Не будем умножать этих примеров, считая, что и приведенных достаточно. Они с полной очевидностью свидетельствуют о том, что всякая грамматическая категория не есть категория предметного мышления, но категория общения и понимания, т. е. категория выставления предмета в том или ином свете, с точки зрения той или иной смысловой подачи, категория специализации и конкретизации предмета, предпринимаемой в целях сообщения этого предмета другому сознанию. Обычно думают, что предмет сам по себе и предмет сообщаемый есть одно и то же, но это значит сводить конкретное общение людей к отвлеченной мыслимости предметов, уничтожать самое специфику общения и разрушать основную для языка коммуникативную функцию. На самом же деле акт общения и понимания есть специфический акт, отличный от простого акта полагания предметов. И если коммуникативная функция на самом деле, а не только на словах есть нечто специфическое, то необходимо указать, чем отличается коммуникация от простой и отвлеченной мыслимости и чем конкретно отличается в языке предмет объективно-мыслимый и предмет сообщаемый, предмет так или иначе понимаемый.
В-третьих, только теперь мы можем поставить вопрос о подлинном размежевании логических и грамматических категорий в номинативном предложении. Как очевидно, это размежевание впервые делается здесь возможным потому, что грамматические категории впервые только здесь избавляются от своего частного вида и частичного функционирования, впервые становятся общими, охватывающими все частности и потому впервые становятся самими собой.

# Собранный материал
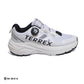 New comfartable Fashion Sneakers with WHITE Color ,Scarpa Model TERREX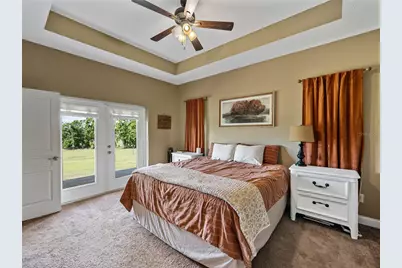 35657 Ashley Lane, Dade City, FL 33523 - Photo 30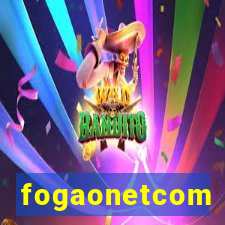 fogaonetcom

# Вопросы и задания
A) Ответьте на вопросы по тексту о грамматических категориях:
(i) Какой категорией является всякая грамматическая категория, если не категорией предметного мышления?
(ii) Что, по тексту, обычно думают о предмете самом по себе и предмете сообщаемом?
(iii) О размежевании каких категорий и в каком предложении ставится вопрос во втором абзаце?
B) Продолжите текст о грамматических категориях, начав сразу после его последнего предложения.

# Ответы к заданиям
A)
(i) Категорией общения и понимания.
(ii) Что это одно и то же.
(iii) Логических и грамматических категорий в номинативном предложении.

B)
Пока части речи различались очень плохо и пока члены предложения не были вполне дифференцированы, трудно было говорить о законченном предложении. Даже в зргативном строе, не говоря уже о предшествующих строях, эргативный падеж - подлежащее многие толкуют как дополнение, а глагол - сказуемое, в котором не различаются залоги, в сущности очень мало похож на глагол в теперешнем понимании и тоже весьма близок к имени. Ведь если строение имеет активный смысл, а встроенность" - пассивный, то "строй" не имеет ни активного, ни пассивного смысла, а есть существительное беззалоговое. Несомненно, к этим беззалоговым именам и приближается эргативное сказуемое. В локативном строе подлежащее тоже почти неотличимо от наречия, а в аффективном - от косвенного дополнения и т. д. и т. д. Таким образом, только в номинативном предложении подлежащее есть именно подлежащее и ничто другое, а сказуемое есть именно сказуемое и ничто другое.
Прибавим к этому, что не только в смысле обобщенности грамматические категории становятся здесь самими собой, но и в смысле своей интерпретативности. Если мы говорили, что в именительном падеже А рассматривается именно как А, то это мы говорили здесь не о чем ином, как именно о понимании: в именительном падеже А понимается как А. И если мы говорили о самотождестве объекта в номинативном предложении, то теперь уже ясно, что мы здесь имели в виду именно понимание объекта как объекта.
Эти моменты обобщенности и интерпретативности предложения как раз и есть то, что отграничивает предложение от суждения и что является их пограничной линией, их водоразделом. Если мы определили предложение как "А - функция В" (т. е. предложение Человек строит дом есть выражение постройки дома как функции человека), то, в сущности говоря, эта же формула есть и формула суждения с той только разницей, что логическое мышление развивает эту формулу логически и мыслительно, а грамматическое предложение развивает ее интерпретативно.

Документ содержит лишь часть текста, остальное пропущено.